**Task data:**
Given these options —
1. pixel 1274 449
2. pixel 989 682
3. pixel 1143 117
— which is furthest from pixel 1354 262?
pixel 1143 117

**Problem:** Can you write out all of the lines above again, requests included, scaling the pixel coordinates in the answers by 2.6 and rounding each to a whole number, with halves rounded up? Leave every number in the requests as it is.

**Exercise response:**
Given these options —
1. pixel 1274 449
2. pixel 989 682
3. pixel 1143 117
— which is furthest from pixel 1354 262?
pixel 2972 304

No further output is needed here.